De nieuwe rubriek Etymologica zal gevarieerde bijdragen bevatten, van diepgravend tot korte notities. Gemene deler is dat er een etymologische link bestaat met een Nederlands woord, en dat kan ook een verouderd, verdwenen of gewestelijk woord zijn. Aanleiding kan ook een antedatering zijn: het eerste schriftelijke voorkomen van een woord is immers een belangrijke indicatie voor de herkomst ervan. Dergelijke antedateringen treden vaker aan het licht naarmate meer teksten en archiefstukken worden gedigitaliseerd, en soms leiden ze nieuwe inzichten in de herkomst van een woord. Dat geldt bijvoorbeeld voor het platte moederneuker.
Motherfucker
Tot nu toe werd moederneuker beschouwd als leenvertaling van het Engelse motherfucker. Het eerste woordenboek waarin het woord staat vermeld, is een scheldwoordenboekje uit 1989 van Hans Heestermans. Hij voegt als commentaar toe: “Moederneuker, als letterlijke vertaling van motherfucker, wordt sinds enige jaren met een vrij grote frequentie aangetroffen.” Die grote frequentie blijkt niet uit tekstcorpora als DBNL, Nederlab of Delpher, maar misschien bedoelt hij in de gesproken taal, en dat is moeilijker te controleren. Over het algemeen wordt, aldus de Etymologiebank, de introductie of in ieder geval de verbreiding van het woord moederneuker toegeschreven aan rapper Def P, die in 1989 de hiphopgroep Osdorp Posse oprichtte en zich in zinnen als ‘Moederneukers die ik haat, schop hiphop in hun gelaat’ liet inspireren door het populaire motherfucker in Amerikaanse raps. Via Nederlandse hiphop werden zowel de Engelse als de Nederlandse variant populair in jongerentaal en straattaal.

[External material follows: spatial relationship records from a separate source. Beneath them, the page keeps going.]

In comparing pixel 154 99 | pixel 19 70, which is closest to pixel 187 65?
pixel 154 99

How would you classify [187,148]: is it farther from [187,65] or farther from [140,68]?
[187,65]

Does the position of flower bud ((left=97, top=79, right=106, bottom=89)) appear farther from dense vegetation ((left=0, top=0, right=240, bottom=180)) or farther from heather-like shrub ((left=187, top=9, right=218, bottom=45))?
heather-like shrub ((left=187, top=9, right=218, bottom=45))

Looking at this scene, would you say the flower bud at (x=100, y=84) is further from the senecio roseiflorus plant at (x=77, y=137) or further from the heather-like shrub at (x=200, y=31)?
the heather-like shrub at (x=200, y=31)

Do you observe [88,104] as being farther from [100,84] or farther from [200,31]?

Onlangs vond ik echter in het Stadsarchief Amsterdam een getuigenverklaring die deze herkomst op zijn kop zet. Twee poortwachters verklaarden namelijk op 4 februari 1750 tegenover notaris Cornelis Staal dat een inzittende van een huurkoets bij het voldoen van het poortgeld tegen de ene poortwachter had gezegd: ‘Gij schijnt ook wel van dat volk van de Hr Vaendrigh Kerkhooven die moerneuker te zijn’ en tegen de ander: ‘Ben je ook een dependent van die moerneuker Kerkhooven?’ Wie deze vaandrig Kerkhooven was en waarom de anonieme koetsrijder zo’n hekel aan hem had, vertelt het verhaal niet. Ondertussen blijkt uit deze verklaring wel dat het woord moe(de)rneuker meer dan twee eeuwen ouder is dan tot nu toe werd gedacht! Moer was in deze periode de normale spreektaalvorm voor moeder.
VOC
Moederneuker komt niet voor in het deftige Woordenboek der Nederlandsche Taal, en ook niet in oudere teksten op de DBNL. Ook de gekaapte brieven, de correspondentie tussen familie en bemanning op VOC-schepen, zwijgen decent. Maar dat het woord halverwege de achttiende eeuw wel degelijk ruimer gebruikt werd, blijkt uit verschillende VOC-documenten. Zo lezen we in processtukken in het strafregister van Kaapstad een bloedstollend verhaal over wreedheden en ruziënde facties op het door scheurbuik getroffen schip de Loenderveen, dat in 1732 van Texel naar Kaap de Goede Hoop voer. Uit die stukken blijkt dat het de beklaagde zwaar werd aangerekend dat hij tegen de bemanning had gesnauwd: “Neukt jou moer, jouw moerneukers” (Worden 2009).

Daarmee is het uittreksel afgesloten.